Claasen made it clear that what is being made available today on the joint 90-nm design platform does not include cores but only cell libraries.

Asked about potential problems of metal migration and other process failures that may happen as a result of moving to 90-nm process geometries, Claasen said, "I don't think that the 90-nm itself will present an intrinsic hurdle. But we can find out how reliable and cost effective we can make the 90-nm process to be, only after we start designing real products and producing them in volume." He added: "That's why it is very important for us to make the 90-nm node design platform available now."

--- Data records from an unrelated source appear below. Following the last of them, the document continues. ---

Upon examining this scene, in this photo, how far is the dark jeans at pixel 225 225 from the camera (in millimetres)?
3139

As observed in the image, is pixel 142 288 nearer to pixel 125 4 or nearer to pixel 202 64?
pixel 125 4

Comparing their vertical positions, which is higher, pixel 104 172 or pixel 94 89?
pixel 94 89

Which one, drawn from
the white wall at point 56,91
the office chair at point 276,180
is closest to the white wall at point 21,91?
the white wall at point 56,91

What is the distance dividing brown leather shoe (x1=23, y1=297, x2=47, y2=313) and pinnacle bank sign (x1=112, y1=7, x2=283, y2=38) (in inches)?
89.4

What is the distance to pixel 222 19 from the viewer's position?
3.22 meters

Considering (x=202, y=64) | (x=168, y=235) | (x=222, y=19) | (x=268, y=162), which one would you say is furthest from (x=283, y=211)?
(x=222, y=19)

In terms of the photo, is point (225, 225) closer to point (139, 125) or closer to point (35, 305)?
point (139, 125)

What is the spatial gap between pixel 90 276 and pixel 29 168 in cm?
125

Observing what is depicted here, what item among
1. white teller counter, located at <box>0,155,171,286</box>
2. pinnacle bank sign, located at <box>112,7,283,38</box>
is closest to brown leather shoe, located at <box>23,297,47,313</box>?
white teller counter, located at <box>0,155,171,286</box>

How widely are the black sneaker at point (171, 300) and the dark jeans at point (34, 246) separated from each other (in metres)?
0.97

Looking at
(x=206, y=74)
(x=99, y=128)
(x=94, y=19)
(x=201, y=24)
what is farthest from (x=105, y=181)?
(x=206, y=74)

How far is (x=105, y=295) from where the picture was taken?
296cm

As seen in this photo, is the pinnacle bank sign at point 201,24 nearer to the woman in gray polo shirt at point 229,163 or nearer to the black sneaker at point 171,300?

In April 2002, Motorola, Philips and STMicroelectronics announced an alliance to jointly develop future generations of CMOS technology from the 90nm node down to 32nm over the next five years, with the participation of TSMC for processdevelopment and alignment. By using the same design platform for manufacturing chips in fabs both in Crolles and TSMC's Hsin-Chu, Taiwan, "We think we can do the cost learning much more quickly, too," said Claasen.

Under the agreement, TSMC has been kept up to date on the definition of a process for the 90-nm design platform, and the company has been given the access to cell libraries, necessary to build test chips.

At the time of the partnership announcement for the joint CMOS process development earlier this year, Shang-Yi Chiang, senior vice president of research and development at TSMC, said, "There are other processor or DSP vendors developing a deep submicron technology on 300-mm wafers. But we've chosen to work with ST and Philips because they can cover SoCs in a very wide range of products including consumer and communications." Chiang added, "They are in the best position to identify initial winners for SoCs that will require a 90-nm process technology."

Philips, Motorola and ST are planning to add to the initial 90-nm design platform further extensions, including SOI silicon-on-insulator versions and high-performance integrated passive devices, "before the end of this year," according to Claasen.